What you should do →
The passage on shadow banking below names the kinds of lenders whose unsupervised lending it describes. List every one of them.

Source text →
******************************

Written by John Rothans

Jun 27, 2017

In response to the financial crisis of 2008–2009 regulators came down hard on big banks. The Dodd-Frank Wall Street Reform and Consumer Protection Act outlined numerous provisions designed to tightly monitor lending and reduce risks inherent in the U.S. financial system, including new oversight councils, credit agency reforms, and increased capital requirements.

Needless to say, traditional banks beat a path away from consumers and businesses that were deemed a higher risk. Mortgages became harder to get, credit seemed to evaporate, and a loan approval became a rare event reserved for the very lucky and the very few.

Ah, but where there’s a will, there’s a way. Nontraditional lenders lurking in the shadows were ready to make a deal. Enter “shadow banking.”

Shadow banking is an intermediary form of borrowing that provides both credit and capital outside the constraints of the conventional banking system. It is unsupervised lending by hedge funds, money market funds, trading houses, and structured investment vehicles that side-steps regulatory oversight. Shadow banking arose both from the need for credit and the desire for convenience. It is at once a reaction and a response to the arduous post-crisis loan application processes and the sting of credit denial.

******************************

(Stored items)

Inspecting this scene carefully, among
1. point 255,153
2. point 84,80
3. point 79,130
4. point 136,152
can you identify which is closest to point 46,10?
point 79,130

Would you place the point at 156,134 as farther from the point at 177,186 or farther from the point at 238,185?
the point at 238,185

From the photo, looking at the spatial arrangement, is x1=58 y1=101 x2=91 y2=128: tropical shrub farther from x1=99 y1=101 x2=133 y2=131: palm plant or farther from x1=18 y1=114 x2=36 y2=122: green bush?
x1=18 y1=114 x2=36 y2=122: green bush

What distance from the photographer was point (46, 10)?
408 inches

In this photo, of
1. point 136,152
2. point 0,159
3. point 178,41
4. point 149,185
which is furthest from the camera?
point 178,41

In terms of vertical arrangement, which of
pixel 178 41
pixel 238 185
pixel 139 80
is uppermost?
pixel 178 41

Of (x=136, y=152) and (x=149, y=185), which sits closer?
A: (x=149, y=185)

******************************

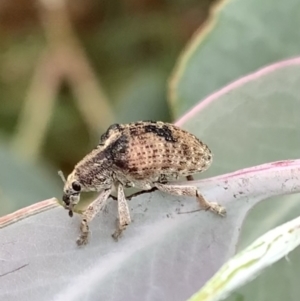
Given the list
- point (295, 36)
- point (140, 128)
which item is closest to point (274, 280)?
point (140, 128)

******************************

Expected answer →
Hedge funds, money market funds, trading houses, and structured investment vehicles.